◆ **Exercise goal**
Using the page on the TRL DPO data pipeline, decide whether each statement agrees with it: (a) the DPO data pipeline has two main components; (b) DataCollatorForPreference is defined in trl/scripts/dpo.py; (c) prompt sequences are padded on the right. For each, give yes or no and quote the deciding words.
BEGIN Text shown
Implementation:Huggingface Trl Get Dataset DataCollatorForPreference DPO

Knowledge Sources	TRL TRL Docs
Domains	NLP, RLHF
Last Updated	2026-02-06 17:00 GMT

Overview

Concrete tool for loading preference datasets and collating them into padded batches for DPO training, provided by the TRL library.

Description

The DPO data pipeline consists of two main components:

Dataset loading (in trl/scripts/dpo.py) supports two paths:

DatasetMixtureConfig path: When dataset_args.datasets is provided, the get_dataset function loads and concatenates multiple datasets according to the mixture configuration, optionally creating a train/test split.
Single dataset path: When script_args.dataset_name is provided, datasets.load_dataset loads a single dataset with optional config name and streaming mode.

DataCollatorForPreference (in trl/trainer/dpo_trainer.py) is a dataclass-based collator that:

Converts lists of integer IDs to tensors for prompt, chosen, and rejected sequences
Left-pads prompt sequences (so the actual tokens are right-aligned for causal attention)
END Text shown
BEGIN Data segment
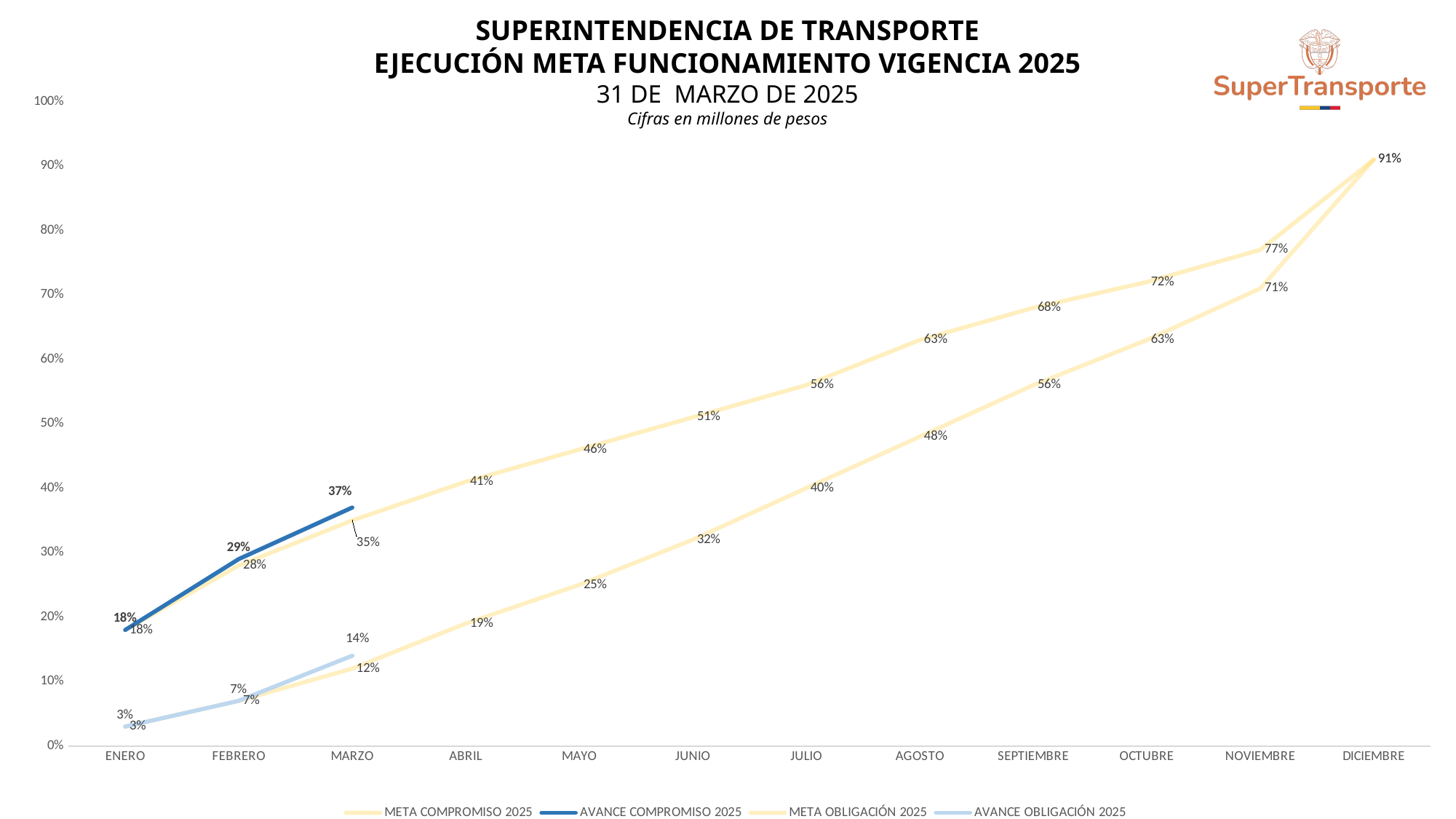
In which month does META COMPROMISO 2025 reach its highest value? DICIEMBRE By how many percentage points does AVANCE COMPROMISO 2025 exceed META COMPROMISO 2025 in MARZO? 2 percentage points What is the value of AVANCE OBLIGACIÓN 2025 in MARZO? 14% How many series does the legend list? 4 In SEPTIEMBRE, which is larger: META COMPROMISO 2025 or META OBLIGACIÓN 2025? META COMPROMISO 2025 What is the value of AVANCE COMPROMISO 2025 in FEBRERO? 29% How many months are shown on the x axis? 12 What type of chart is shown on the slide? Line chart What is the value of META COMPROMISO 2025 in ABRIL? 41% Does META OBLIGACIÓN 2025 rise or fall from ENERO to DICIEMBRE? Rise What is the value of META OBLIGACIÓN 2025 in JULIO? 40% What is the value of AVANCE COMPROMISO 2025 in MARZO? 37%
END Data segment
◆ **Written response**
(a) Yes: "The DPO data pipeline consists of two main components"
(b) No: "DataCollatorForPreference (in trl/trainer/dpo_trainer.py)"
(c) No: "Left-pads prompt sequences"